**OBJECTIF DE L'EXERCICE:**
Reprenez l'extrait sur l'affrontement entre chiraquiens et sarkozystes au sein de l'UMP là où il s'arrête, et poursuivez-le.

**EXTRAIT DU DOCUMENT:**
Nicolas Sarkozy en déplacement à Limoges © TF1/LCIL'UMP aborde cette nouvelle semaine en ordre dispersé, après un week-end qui a vu s'affronter avec une vigueur accrue chiraquiens et sarkozystes. La sortie de Jean-Louis Debré, dénonçant les '"attaques incessantes" de Nicolas Sarkozy à l'encontre du gouvernement et du président de la République, a provoqué une riposte immédiate des partisans de Nicolas Sarkozy - Christian Estrosi, ministre délégué à l'Aménagement du territoire, l'accusant notamment de vouloir "devenir mécanicien en chef de la machine à faire perdre".

**ENREGISTREMENTS FOURNIS:**
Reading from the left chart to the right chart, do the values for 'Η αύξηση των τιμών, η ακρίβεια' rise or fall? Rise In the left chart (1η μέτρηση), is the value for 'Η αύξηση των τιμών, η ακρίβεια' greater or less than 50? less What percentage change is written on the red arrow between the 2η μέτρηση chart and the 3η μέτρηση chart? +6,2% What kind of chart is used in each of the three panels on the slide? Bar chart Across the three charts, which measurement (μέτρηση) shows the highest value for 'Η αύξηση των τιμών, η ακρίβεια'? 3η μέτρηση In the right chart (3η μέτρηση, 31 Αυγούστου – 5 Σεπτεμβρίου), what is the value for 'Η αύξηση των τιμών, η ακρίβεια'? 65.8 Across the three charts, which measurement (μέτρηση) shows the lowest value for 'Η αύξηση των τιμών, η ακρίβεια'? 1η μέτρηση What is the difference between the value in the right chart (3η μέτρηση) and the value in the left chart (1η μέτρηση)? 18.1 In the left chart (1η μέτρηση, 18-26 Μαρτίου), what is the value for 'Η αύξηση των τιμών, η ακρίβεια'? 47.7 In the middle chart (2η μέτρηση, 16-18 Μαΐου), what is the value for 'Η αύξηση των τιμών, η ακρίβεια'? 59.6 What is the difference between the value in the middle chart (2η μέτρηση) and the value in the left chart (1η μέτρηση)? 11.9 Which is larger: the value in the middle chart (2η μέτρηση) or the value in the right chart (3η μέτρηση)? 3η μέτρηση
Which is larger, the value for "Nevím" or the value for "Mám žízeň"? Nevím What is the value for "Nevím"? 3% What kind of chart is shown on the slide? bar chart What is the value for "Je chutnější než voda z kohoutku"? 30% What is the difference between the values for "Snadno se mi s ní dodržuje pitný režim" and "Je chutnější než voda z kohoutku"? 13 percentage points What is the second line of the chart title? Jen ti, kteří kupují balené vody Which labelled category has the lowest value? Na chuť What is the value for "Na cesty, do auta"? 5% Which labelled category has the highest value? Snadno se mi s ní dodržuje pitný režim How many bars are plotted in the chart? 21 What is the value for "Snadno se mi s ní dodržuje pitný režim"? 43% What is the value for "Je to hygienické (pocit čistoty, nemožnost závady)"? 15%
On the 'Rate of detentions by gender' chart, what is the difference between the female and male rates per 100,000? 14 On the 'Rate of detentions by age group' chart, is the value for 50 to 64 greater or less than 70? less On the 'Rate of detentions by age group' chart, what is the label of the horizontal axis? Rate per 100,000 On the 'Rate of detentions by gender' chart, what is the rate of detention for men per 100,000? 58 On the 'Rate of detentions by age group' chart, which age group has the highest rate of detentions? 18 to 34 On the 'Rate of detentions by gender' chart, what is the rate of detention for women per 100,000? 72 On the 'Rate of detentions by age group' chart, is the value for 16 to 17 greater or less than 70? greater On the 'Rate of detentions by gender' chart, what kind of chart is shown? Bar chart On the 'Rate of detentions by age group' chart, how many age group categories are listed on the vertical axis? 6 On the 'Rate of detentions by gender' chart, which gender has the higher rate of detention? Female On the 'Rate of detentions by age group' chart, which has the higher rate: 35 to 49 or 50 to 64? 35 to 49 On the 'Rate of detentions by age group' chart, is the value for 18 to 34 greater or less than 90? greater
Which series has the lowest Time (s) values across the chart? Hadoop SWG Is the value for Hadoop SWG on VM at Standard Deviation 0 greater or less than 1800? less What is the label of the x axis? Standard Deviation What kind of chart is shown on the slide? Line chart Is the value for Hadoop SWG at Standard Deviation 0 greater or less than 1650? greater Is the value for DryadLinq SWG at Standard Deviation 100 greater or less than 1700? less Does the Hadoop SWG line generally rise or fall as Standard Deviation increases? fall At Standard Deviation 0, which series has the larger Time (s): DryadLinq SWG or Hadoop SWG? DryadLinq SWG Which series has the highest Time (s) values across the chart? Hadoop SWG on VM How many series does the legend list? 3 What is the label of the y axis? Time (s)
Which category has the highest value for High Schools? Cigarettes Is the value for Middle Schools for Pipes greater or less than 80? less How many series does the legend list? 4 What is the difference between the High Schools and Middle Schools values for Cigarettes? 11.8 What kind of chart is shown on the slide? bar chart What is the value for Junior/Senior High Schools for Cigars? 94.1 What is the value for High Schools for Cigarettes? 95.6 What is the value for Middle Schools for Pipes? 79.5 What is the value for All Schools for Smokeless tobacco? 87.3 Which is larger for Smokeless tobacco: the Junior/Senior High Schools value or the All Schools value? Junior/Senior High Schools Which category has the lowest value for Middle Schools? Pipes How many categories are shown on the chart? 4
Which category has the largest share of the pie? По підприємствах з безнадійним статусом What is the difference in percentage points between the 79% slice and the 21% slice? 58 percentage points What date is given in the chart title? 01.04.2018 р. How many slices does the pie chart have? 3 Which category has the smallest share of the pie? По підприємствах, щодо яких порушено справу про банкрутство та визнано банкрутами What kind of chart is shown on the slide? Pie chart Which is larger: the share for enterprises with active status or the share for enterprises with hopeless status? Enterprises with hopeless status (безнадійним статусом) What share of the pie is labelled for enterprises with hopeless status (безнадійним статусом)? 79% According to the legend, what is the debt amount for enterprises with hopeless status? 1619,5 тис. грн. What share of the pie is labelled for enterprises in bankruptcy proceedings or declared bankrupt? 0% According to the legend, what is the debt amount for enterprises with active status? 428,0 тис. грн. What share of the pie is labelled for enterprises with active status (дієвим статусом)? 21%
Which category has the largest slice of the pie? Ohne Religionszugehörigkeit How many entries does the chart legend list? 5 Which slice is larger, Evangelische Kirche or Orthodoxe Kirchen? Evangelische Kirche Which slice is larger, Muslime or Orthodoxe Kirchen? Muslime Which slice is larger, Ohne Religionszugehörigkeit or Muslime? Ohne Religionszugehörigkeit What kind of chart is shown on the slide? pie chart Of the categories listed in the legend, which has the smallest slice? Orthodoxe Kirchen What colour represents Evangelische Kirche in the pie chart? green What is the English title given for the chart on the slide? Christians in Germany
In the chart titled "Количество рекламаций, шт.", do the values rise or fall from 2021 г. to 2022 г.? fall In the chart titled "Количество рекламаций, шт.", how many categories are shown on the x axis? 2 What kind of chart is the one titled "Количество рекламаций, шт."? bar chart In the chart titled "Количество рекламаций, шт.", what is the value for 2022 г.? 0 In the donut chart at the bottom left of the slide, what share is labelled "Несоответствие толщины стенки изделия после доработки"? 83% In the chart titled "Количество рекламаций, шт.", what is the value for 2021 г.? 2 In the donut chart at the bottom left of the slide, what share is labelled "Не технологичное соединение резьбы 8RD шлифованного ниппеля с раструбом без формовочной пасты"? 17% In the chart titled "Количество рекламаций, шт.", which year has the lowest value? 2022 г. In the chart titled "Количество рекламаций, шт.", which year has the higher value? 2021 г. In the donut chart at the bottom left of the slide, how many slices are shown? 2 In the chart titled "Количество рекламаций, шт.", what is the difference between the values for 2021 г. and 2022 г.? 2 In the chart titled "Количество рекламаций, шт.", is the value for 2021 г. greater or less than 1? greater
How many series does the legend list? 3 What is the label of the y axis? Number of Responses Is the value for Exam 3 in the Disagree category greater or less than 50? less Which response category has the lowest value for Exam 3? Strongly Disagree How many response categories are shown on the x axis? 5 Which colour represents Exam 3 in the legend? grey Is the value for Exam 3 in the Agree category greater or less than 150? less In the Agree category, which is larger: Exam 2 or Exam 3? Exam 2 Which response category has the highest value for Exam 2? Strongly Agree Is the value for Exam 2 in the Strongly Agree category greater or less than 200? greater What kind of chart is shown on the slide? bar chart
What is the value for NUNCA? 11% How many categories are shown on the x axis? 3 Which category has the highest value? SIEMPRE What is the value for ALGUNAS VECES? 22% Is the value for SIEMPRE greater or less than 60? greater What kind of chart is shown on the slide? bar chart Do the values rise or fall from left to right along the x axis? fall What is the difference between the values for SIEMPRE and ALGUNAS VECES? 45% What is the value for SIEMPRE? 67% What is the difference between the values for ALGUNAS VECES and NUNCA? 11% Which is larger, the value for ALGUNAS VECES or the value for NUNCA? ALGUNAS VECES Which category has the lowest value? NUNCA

**RÉSULTAT CI-DESSOUS:**
La polémique s'est poursuivie ce lundi avec une nouvelle pique de Brice Hortefeux : le bras droit de Nicolas Sarkozy a ainsi dénoncé sur France 2 l'"acharnement" contre le président de l'UMP, en accusant ses détracteurs au sein du parti de "vouloir faire perdre le meilleur". Quant au principal intéressé, il a également attendu ce lundi pour réagir. "Les choses ne comptent qu'en vertu de l'importance qu'on leur accorde et je ne leur accorde aucune importance", a indiqué le ministre à son arrivée à Limoges où il effectuait un déplacement sur le thème des pôles de compétitivité.
Raffarin : "Ne comptez pas sur moi pour mettre de l'huile sur le feu"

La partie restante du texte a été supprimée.